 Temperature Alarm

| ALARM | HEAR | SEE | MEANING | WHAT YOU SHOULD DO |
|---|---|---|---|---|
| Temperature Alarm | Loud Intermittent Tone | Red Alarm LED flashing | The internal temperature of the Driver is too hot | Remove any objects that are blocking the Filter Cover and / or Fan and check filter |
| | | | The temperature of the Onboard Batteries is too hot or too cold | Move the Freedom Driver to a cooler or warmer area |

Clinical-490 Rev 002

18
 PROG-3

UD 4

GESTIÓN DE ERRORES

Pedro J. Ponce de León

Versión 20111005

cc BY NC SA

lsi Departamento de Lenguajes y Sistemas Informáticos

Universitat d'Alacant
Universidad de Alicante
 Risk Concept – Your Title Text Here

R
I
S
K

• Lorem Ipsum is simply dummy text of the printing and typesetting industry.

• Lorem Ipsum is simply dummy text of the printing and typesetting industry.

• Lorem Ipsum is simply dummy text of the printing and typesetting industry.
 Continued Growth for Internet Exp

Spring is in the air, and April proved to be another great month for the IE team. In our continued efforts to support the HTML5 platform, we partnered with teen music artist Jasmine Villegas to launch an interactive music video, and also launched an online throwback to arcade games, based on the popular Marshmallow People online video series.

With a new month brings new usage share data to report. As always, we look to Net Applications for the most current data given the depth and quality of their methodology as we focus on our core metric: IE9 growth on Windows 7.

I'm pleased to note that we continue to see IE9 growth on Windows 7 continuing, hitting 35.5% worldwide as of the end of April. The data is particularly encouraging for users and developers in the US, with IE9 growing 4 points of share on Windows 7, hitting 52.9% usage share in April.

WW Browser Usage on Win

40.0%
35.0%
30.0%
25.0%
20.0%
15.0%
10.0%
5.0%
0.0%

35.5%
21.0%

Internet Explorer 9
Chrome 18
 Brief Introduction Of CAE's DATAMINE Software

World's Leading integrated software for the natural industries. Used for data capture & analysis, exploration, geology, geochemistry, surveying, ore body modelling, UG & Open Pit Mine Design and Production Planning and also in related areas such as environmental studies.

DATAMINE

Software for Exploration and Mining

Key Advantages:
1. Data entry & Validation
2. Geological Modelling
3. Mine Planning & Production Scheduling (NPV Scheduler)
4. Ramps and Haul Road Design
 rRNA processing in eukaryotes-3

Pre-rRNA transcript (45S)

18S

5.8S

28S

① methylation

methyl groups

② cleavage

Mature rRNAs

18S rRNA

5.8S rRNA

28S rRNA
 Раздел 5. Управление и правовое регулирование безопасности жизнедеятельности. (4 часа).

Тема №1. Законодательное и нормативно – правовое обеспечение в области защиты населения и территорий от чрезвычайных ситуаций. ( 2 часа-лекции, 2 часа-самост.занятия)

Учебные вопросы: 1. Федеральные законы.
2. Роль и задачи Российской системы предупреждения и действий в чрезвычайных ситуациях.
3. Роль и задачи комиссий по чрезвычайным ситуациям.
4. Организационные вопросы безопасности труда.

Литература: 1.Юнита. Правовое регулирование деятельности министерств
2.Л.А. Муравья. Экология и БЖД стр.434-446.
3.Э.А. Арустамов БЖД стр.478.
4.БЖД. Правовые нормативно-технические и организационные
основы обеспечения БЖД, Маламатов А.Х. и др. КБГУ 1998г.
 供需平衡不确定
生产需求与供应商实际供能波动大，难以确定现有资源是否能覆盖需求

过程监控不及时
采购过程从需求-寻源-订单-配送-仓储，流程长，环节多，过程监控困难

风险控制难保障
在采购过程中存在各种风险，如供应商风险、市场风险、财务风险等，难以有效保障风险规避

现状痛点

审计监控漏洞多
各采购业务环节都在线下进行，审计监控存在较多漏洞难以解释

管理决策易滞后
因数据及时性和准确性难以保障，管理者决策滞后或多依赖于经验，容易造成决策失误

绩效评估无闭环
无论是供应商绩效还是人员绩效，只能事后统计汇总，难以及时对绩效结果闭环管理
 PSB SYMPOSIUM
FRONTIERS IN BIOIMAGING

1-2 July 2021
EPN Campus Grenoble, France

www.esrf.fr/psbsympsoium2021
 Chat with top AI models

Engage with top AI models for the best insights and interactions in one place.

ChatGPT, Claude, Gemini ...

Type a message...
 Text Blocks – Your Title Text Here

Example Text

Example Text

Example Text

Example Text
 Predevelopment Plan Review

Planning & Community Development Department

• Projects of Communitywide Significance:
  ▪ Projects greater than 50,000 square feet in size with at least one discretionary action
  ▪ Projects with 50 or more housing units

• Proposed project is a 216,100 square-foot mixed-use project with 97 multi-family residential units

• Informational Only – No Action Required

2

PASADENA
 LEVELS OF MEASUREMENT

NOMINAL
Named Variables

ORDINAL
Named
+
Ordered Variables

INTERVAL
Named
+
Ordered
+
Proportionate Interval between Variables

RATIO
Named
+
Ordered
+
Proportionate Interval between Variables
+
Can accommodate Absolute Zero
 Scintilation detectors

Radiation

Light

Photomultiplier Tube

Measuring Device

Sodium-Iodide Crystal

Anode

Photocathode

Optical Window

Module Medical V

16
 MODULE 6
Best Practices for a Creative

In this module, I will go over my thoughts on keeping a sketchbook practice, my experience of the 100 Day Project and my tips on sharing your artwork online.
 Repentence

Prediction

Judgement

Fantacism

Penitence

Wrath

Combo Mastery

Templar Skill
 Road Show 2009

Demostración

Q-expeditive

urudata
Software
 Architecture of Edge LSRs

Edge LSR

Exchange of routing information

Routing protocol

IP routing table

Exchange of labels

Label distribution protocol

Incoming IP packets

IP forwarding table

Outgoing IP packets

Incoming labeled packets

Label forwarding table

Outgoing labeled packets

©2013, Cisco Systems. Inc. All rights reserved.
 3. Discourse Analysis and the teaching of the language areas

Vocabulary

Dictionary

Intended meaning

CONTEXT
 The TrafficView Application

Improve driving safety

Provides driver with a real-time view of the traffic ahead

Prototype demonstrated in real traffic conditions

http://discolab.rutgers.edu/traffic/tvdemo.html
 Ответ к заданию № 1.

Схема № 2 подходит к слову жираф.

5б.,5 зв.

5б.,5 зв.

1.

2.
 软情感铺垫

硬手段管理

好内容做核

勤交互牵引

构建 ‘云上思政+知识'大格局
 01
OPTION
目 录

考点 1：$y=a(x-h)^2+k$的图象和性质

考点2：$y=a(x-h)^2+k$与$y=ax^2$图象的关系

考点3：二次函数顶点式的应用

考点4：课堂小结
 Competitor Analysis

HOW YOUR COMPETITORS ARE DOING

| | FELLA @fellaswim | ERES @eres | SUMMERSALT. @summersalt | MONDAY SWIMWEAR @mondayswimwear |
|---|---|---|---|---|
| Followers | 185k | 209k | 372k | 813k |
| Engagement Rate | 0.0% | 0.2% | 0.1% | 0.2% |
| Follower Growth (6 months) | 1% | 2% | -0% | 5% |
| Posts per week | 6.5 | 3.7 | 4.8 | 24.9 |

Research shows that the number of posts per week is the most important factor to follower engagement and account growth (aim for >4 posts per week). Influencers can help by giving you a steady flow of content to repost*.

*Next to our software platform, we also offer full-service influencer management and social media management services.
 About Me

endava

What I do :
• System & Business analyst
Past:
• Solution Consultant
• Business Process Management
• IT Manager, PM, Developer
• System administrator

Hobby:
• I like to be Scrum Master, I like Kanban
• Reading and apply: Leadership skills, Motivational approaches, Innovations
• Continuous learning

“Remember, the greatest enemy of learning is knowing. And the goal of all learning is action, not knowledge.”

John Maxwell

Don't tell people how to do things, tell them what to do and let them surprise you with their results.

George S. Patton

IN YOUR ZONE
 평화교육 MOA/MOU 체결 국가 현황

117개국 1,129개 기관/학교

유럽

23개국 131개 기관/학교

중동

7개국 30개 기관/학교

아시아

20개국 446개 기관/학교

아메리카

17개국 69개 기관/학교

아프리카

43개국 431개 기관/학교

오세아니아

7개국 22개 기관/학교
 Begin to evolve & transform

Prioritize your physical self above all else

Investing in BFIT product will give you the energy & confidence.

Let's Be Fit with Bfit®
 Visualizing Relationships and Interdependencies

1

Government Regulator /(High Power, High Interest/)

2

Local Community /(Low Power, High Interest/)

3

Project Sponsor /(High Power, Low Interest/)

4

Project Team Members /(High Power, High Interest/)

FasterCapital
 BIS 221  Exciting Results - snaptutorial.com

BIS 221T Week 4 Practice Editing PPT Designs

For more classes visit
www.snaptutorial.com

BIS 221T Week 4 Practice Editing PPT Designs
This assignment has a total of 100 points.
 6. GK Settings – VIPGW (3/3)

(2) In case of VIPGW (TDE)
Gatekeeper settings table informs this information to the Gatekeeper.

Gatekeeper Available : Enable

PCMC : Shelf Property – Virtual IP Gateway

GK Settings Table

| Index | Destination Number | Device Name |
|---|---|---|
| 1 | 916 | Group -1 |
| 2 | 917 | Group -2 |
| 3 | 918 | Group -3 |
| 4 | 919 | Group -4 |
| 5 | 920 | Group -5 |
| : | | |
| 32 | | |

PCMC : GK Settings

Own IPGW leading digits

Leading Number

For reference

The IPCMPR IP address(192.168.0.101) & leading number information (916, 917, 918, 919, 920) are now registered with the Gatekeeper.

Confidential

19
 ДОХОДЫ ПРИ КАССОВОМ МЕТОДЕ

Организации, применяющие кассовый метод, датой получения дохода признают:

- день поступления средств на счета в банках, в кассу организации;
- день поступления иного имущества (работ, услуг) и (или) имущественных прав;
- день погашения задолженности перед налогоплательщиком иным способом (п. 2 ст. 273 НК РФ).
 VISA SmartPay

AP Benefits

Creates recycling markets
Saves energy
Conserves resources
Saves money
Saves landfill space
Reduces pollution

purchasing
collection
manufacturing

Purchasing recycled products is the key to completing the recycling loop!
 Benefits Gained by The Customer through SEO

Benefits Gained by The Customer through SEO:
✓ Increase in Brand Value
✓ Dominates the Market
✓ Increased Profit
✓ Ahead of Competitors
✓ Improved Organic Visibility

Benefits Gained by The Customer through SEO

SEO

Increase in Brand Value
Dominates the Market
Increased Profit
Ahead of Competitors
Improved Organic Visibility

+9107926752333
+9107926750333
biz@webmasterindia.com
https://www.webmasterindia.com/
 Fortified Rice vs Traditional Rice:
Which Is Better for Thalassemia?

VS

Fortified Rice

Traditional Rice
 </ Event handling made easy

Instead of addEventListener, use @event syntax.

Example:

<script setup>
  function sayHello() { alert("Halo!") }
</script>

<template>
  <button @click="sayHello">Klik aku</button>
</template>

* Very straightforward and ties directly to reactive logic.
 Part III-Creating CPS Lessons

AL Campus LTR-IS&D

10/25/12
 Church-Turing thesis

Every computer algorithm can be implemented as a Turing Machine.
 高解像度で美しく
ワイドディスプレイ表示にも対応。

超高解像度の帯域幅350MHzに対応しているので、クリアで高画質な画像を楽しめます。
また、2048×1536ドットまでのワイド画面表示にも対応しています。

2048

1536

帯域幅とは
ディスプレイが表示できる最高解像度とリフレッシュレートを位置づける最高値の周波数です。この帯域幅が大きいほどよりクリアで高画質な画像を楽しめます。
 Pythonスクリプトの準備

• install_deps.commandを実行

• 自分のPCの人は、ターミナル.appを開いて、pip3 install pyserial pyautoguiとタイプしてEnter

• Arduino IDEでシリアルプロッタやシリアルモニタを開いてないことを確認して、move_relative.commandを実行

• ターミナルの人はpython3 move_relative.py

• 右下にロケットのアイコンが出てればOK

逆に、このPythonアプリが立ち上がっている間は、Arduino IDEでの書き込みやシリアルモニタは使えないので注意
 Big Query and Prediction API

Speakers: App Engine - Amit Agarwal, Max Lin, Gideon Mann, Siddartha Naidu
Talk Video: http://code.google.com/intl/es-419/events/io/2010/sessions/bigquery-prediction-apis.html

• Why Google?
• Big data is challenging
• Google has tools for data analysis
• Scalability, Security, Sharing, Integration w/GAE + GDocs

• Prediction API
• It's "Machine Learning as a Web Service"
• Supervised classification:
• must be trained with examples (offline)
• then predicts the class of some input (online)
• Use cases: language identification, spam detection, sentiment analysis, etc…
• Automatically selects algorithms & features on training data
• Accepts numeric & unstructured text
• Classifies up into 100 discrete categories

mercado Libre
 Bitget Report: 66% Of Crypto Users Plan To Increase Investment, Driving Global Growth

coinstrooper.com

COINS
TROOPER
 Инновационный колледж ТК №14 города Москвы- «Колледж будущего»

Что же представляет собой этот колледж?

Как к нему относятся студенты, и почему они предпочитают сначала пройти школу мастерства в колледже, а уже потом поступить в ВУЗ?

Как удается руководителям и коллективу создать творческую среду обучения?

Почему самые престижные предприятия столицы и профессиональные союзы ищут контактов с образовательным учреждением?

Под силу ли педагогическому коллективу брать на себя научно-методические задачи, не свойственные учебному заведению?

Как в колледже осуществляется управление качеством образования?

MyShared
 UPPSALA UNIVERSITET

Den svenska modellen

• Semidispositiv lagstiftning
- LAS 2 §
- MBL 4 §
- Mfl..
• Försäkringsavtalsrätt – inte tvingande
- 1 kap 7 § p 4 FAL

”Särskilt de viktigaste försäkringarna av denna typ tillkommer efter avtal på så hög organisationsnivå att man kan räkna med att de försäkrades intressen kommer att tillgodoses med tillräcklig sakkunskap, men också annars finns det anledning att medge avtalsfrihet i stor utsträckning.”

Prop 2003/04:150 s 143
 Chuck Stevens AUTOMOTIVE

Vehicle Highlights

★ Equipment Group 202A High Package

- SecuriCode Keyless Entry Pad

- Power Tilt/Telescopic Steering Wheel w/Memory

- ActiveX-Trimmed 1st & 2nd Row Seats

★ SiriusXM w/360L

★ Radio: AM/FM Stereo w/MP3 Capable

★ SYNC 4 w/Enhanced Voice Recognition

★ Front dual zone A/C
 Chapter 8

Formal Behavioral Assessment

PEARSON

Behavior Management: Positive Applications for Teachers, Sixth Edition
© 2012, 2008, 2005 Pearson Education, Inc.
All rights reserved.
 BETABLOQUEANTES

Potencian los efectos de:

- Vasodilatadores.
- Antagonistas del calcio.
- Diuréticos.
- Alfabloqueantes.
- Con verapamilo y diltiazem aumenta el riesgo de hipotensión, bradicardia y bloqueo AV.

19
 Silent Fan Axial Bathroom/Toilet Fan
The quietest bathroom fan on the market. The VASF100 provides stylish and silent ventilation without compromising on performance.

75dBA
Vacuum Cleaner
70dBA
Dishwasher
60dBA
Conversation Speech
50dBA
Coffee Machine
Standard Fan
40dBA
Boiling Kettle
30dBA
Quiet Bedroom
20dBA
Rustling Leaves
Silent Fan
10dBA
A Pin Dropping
----
* What to produce *
Look at the entries above. Say how many lines have the word "Fortified", and give only the number.

* Your solution *
2